At his side Ziotea glowered at the various people that intruded on their personal space, like scavengers crowding around a fresh corpse. The way they acted was similar, like they all wanted a piece of Rodion for themselves. She tried to ignore it -- this was T'sarae, after all. Rodion was a genius engineer; it made sense that they'd want to know more about him. Her dislike of the press had no bearing if he wanted to talk to them, and for a time it seemed like he didn't mind. So Ziotea kept her breathing steady, her grip on her spear merely firm instead of tight, and tried to think of other things. She watched Rodion, saw the slow creep of tension into his stance, heard the stress that edged his voice. Should she step in?

She had just decided that enough was enough when Rodion felt for her free hand and tugged gently at her index finger.
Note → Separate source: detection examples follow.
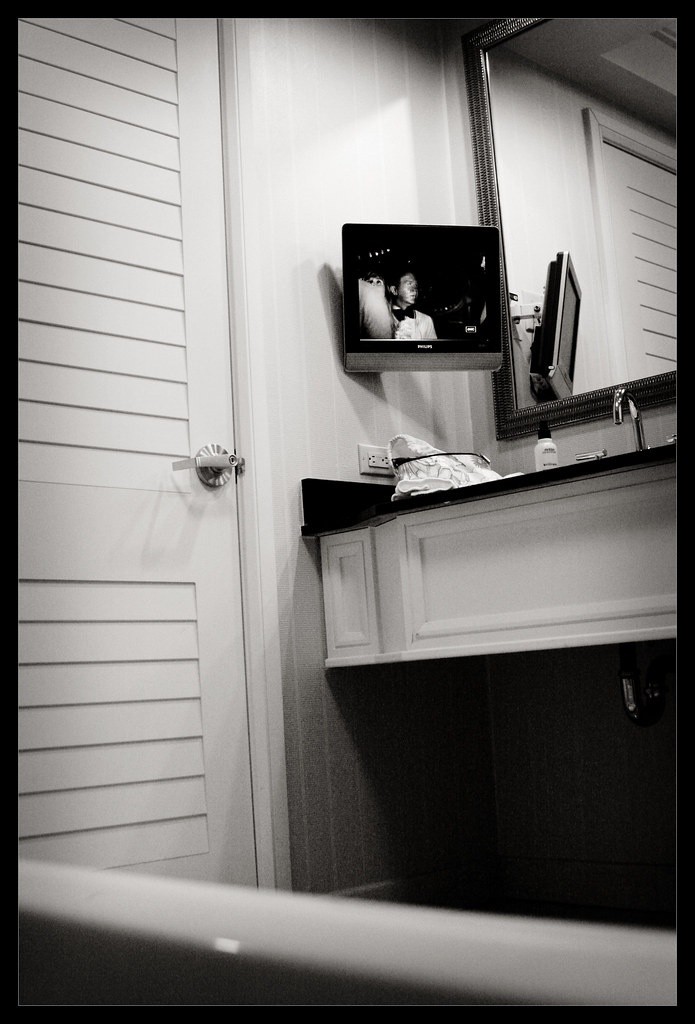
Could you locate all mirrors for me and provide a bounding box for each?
[463,17,677,443]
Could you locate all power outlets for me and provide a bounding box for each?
[358,443,399,477]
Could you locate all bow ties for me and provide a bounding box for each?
[391,304,414,322]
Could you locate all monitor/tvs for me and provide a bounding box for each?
[342,223,504,374]
[529,252,583,402]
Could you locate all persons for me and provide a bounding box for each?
[384,269,438,340]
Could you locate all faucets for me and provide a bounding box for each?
[612,387,646,453]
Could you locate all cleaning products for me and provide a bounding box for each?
[534,421,558,474]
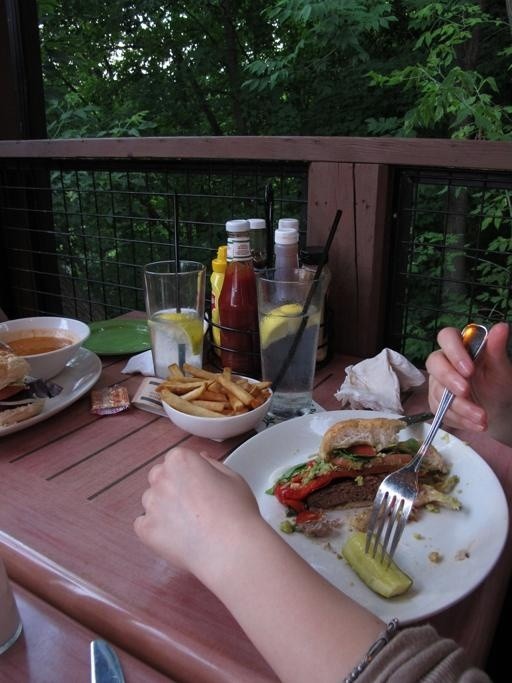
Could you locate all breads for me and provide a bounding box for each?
[321,417,406,458]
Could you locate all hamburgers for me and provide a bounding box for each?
[0,355,43,425]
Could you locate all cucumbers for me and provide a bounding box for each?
[342,533,411,598]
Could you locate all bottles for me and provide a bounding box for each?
[298,244,336,369]
[209,216,302,382]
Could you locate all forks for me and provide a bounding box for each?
[364,322,492,568]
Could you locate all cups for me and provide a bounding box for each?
[259,263,324,410]
[1,561,25,655]
[149,307,210,338]
[141,261,209,387]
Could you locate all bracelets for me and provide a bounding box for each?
[344,617,399,682]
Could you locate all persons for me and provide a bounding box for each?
[131,319,511,682]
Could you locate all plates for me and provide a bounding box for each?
[1,345,103,442]
[219,406,511,628]
[83,318,154,356]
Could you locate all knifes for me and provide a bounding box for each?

The old signal meant that they should get out of there, that it wasn't safe. Ziotea couldn't have agreed more. She stepped in front of her companion, gently pushing him behind her. She wasn't so gentle with the reporter that tried to shove forward after Rodion, pulling her hand free and planting it on his chest. It took no effort at all to knock the man off-balance. The questions turned to focus on her, but she barely heard them. Instead of addressing any of them individually, she released a gentle burst of force, enough to stagger all the reporters back.

"Enough!" she snapped, eyes flashing. Silence fell in their part of the garden, and Ziotea felt the uncertainty of those she faced. The fear. Even here they'd heard some of the stories, it seemed. Whatever. She'd use what she had. "Get the hell out of our faces before I make you."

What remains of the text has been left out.